(Dataset items)
·····

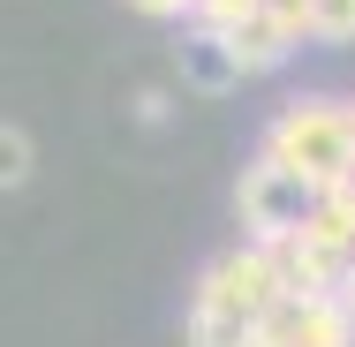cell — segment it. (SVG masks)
Listing matches in <instances>:
<instances>
[{"label":"cell","mask_w":355,"mask_h":347,"mask_svg":"<svg viewBox=\"0 0 355 347\" xmlns=\"http://www.w3.org/2000/svg\"><path fill=\"white\" fill-rule=\"evenodd\" d=\"M250 8H257L265 23H280V30L295 38V46L310 38V0H250Z\"/></svg>","instance_id":"8fae6325"},{"label":"cell","mask_w":355,"mask_h":347,"mask_svg":"<svg viewBox=\"0 0 355 347\" xmlns=\"http://www.w3.org/2000/svg\"><path fill=\"white\" fill-rule=\"evenodd\" d=\"M340 106H348V151H355V98H340ZM348 181H355V174H348Z\"/></svg>","instance_id":"5bb4252c"},{"label":"cell","mask_w":355,"mask_h":347,"mask_svg":"<svg viewBox=\"0 0 355 347\" xmlns=\"http://www.w3.org/2000/svg\"><path fill=\"white\" fill-rule=\"evenodd\" d=\"M129 8H144V15H197V0H129Z\"/></svg>","instance_id":"7c38bea8"},{"label":"cell","mask_w":355,"mask_h":347,"mask_svg":"<svg viewBox=\"0 0 355 347\" xmlns=\"http://www.w3.org/2000/svg\"><path fill=\"white\" fill-rule=\"evenodd\" d=\"M182 75H189L197 91H234V83H242V69H234V53L219 46L212 30H189V38H182Z\"/></svg>","instance_id":"52a82bcc"},{"label":"cell","mask_w":355,"mask_h":347,"mask_svg":"<svg viewBox=\"0 0 355 347\" xmlns=\"http://www.w3.org/2000/svg\"><path fill=\"white\" fill-rule=\"evenodd\" d=\"M257 159H272L287 166L302 189H340L355 174V151H348V106L340 98H287L280 114H272V129H265V151Z\"/></svg>","instance_id":"6da1fadb"},{"label":"cell","mask_w":355,"mask_h":347,"mask_svg":"<svg viewBox=\"0 0 355 347\" xmlns=\"http://www.w3.org/2000/svg\"><path fill=\"white\" fill-rule=\"evenodd\" d=\"M197 310H219V317H234V325H250V332H265V317L280 310V279H272V257L257 249V242H234L227 257H212L205 272H197V294H189Z\"/></svg>","instance_id":"7a4b0ae2"},{"label":"cell","mask_w":355,"mask_h":347,"mask_svg":"<svg viewBox=\"0 0 355 347\" xmlns=\"http://www.w3.org/2000/svg\"><path fill=\"white\" fill-rule=\"evenodd\" d=\"M265 332L280 347H355V317L340 310V294H310V302H280Z\"/></svg>","instance_id":"277c9868"},{"label":"cell","mask_w":355,"mask_h":347,"mask_svg":"<svg viewBox=\"0 0 355 347\" xmlns=\"http://www.w3.org/2000/svg\"><path fill=\"white\" fill-rule=\"evenodd\" d=\"M242 347H280V340H272V332H250V340H242Z\"/></svg>","instance_id":"9a60e30c"},{"label":"cell","mask_w":355,"mask_h":347,"mask_svg":"<svg viewBox=\"0 0 355 347\" xmlns=\"http://www.w3.org/2000/svg\"><path fill=\"white\" fill-rule=\"evenodd\" d=\"M310 38L318 46H355V0H310Z\"/></svg>","instance_id":"30bf717a"},{"label":"cell","mask_w":355,"mask_h":347,"mask_svg":"<svg viewBox=\"0 0 355 347\" xmlns=\"http://www.w3.org/2000/svg\"><path fill=\"white\" fill-rule=\"evenodd\" d=\"M310 204H318V189H302V181H295L287 166H272V159H250V166H242V181H234L242 242H257V249L287 242V234L310 219Z\"/></svg>","instance_id":"3957f363"},{"label":"cell","mask_w":355,"mask_h":347,"mask_svg":"<svg viewBox=\"0 0 355 347\" xmlns=\"http://www.w3.org/2000/svg\"><path fill=\"white\" fill-rule=\"evenodd\" d=\"M31 166H38V143L23 121H0V189H23L31 181Z\"/></svg>","instance_id":"ba28073f"},{"label":"cell","mask_w":355,"mask_h":347,"mask_svg":"<svg viewBox=\"0 0 355 347\" xmlns=\"http://www.w3.org/2000/svg\"><path fill=\"white\" fill-rule=\"evenodd\" d=\"M242 340H250V325H234V317L189 302V332H182V347H242Z\"/></svg>","instance_id":"9c48e42d"},{"label":"cell","mask_w":355,"mask_h":347,"mask_svg":"<svg viewBox=\"0 0 355 347\" xmlns=\"http://www.w3.org/2000/svg\"><path fill=\"white\" fill-rule=\"evenodd\" d=\"M197 30H205V23H197ZM212 38L227 46V53H234V69H242V75H272L287 53H295V38H287L280 23H265L257 8H242V15L212 23Z\"/></svg>","instance_id":"8992f818"},{"label":"cell","mask_w":355,"mask_h":347,"mask_svg":"<svg viewBox=\"0 0 355 347\" xmlns=\"http://www.w3.org/2000/svg\"><path fill=\"white\" fill-rule=\"evenodd\" d=\"M340 310L355 317V265H348V279H340Z\"/></svg>","instance_id":"4fadbf2b"},{"label":"cell","mask_w":355,"mask_h":347,"mask_svg":"<svg viewBox=\"0 0 355 347\" xmlns=\"http://www.w3.org/2000/svg\"><path fill=\"white\" fill-rule=\"evenodd\" d=\"M265 257H272V279H280V302H310V294H340V279H348V265H340V257L310 249L302 234L272 242Z\"/></svg>","instance_id":"5b68a950"}]
</instances>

·····

- Exercise brief: Find every line in the listing above that contains the string "instances", and copy each of those lines.

- Response:
Listing matches in <instances>:
<instances>
</instances>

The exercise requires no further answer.